The Nizkor Project: Remembering the Holocaust (Shoah)

If six million people had been incinerated by the Nazis, what happened to the ashes?

47. If six million people had been incinerated by the Nazis, what happened to the ashes?

The IHR says:

That remains to be "explained." Six million bodies would produce literally tons upon tons of ashes. Yet there is no evidence of any large depositories of such ash.

Nizkor replies:

Slight dishonesty. Nobody claims that six million bodies were incinerated. Behind the Eastern front, people were simply shot and buried in mass graves.

Many millions of bodies, however, were incinerated (including some that were buried in mass graves and had to be exhumed). It is quite easy to get rid of ash. It was dumped in fields and in rivers. Ash is not toxic; it can be dumped anywhere.
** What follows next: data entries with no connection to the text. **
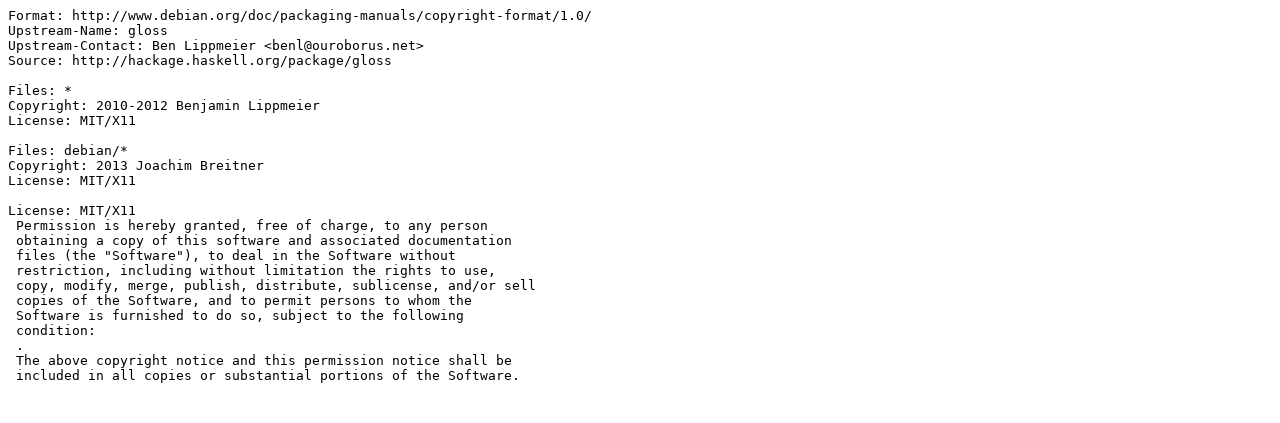

--- FILE ---
content_type: text/plain; charset=utf-8
request_url: http://metadata.ftp-master.debian.org/changelogs/main/h/haskell-gloss/stable-kfreebsd_copyright
body_size: 517
content:
Format: http://www.debian.org/doc/packaging-manuals/copyright-format/1.0/
Upstream-Name: gloss
Upstream-Contact: Ben Lippmeier <benl@ouroborus.net>
Source: http://hackage.haskell.org/package/gloss

Files: *
Copyright: 2010-2012 Benjamin Lippmeier
License: MIT/X11

Files: debian/*
Copyright: 2013 Joachim Breitner
License: MIT/X11

License: MIT/X11
 Permission is hereby granted, free of charge, to any person
 obtaining a copy of this software and associated documentation
 files (the "Software"), to deal in the Software without
 restriction, including without limitation the rights to use,
 copy, modify, merge, publish, distribute, sublicense, and/or sell
 copies of the Software, and to permit persons to whom the
 Software is furnished to do so, subject to the following
 condition:
 .
 The above copyright notice and this permission notice shall be
 included in all copies or substantial portions of the Software.
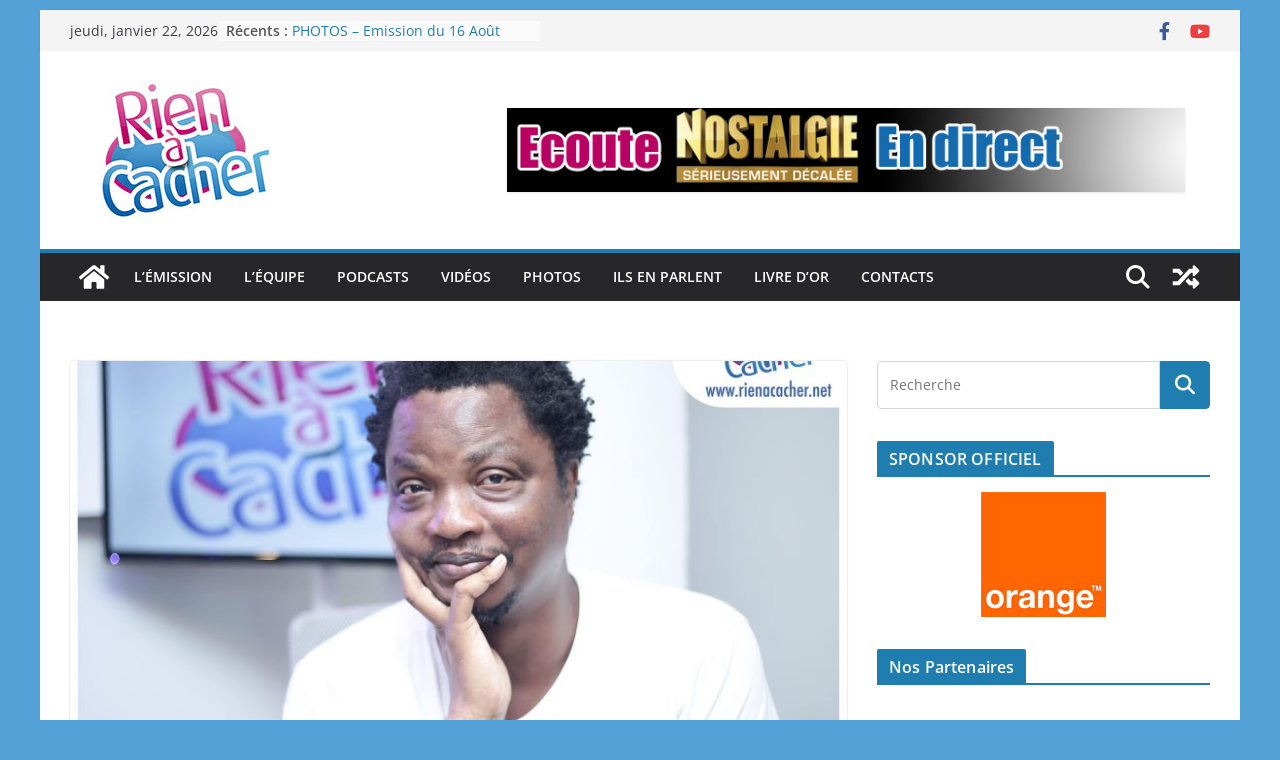

--- FILE ---
content_type: text/html; charset=utf-8
request_url: https://www.google.com/recaptcha/api2/aframe
body_size: 268
content:
<!DOCTYPE HTML><html><head><meta http-equiv="content-type" content="text/html; charset=UTF-8"></head><body><script nonce="uOqGuxle6KOaW_0F5Fi6QA">/** Anti-fraud and anti-abuse applications only. See google.com/recaptcha */ try{var clients={'sodar':'https://pagead2.googlesyndication.com/pagead/sodar?'};window.addEventListener("message",function(a){try{if(a.source===window.parent){var b=JSON.parse(a.data);var c=clients[b['id']];if(c){var d=document.createElement('img');d.src=c+b['params']+'&rc='+(localStorage.getItem("rc::a")?sessionStorage.getItem("rc::b"):"");window.document.body.appendChild(d);sessionStorage.setItem("rc::e",parseInt(sessionStorage.getItem("rc::e")||0)+1);localStorage.setItem("rc::h",'1769090574032');}}}catch(b){}});window.parent.postMessage("_grecaptcha_ready", "*");}catch(b){}</script></body></html>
In fact, it makes good fertilizer, and it is well-documented that farmers around Auschwitz used human ash in their fields.

Just compute how many shoeboxes fit into a large truck. Tens of thousands. What's the problem with dumping truckload after truckload into rivers or fields? Auschwitz is built at a junction of rivers, with a large marsh nearby. In fact, one aerial photograph taken during the war shows large quantities of what may be human ash in a marsh just outside the extermination camp facility.

For comparison, consider that nobody denies that Stalin and Mao killed tens of millions of people by various means. No "revisionists" are asking where the piles of those bodies are. They focus only on the Nazi Holocaust. Why is this?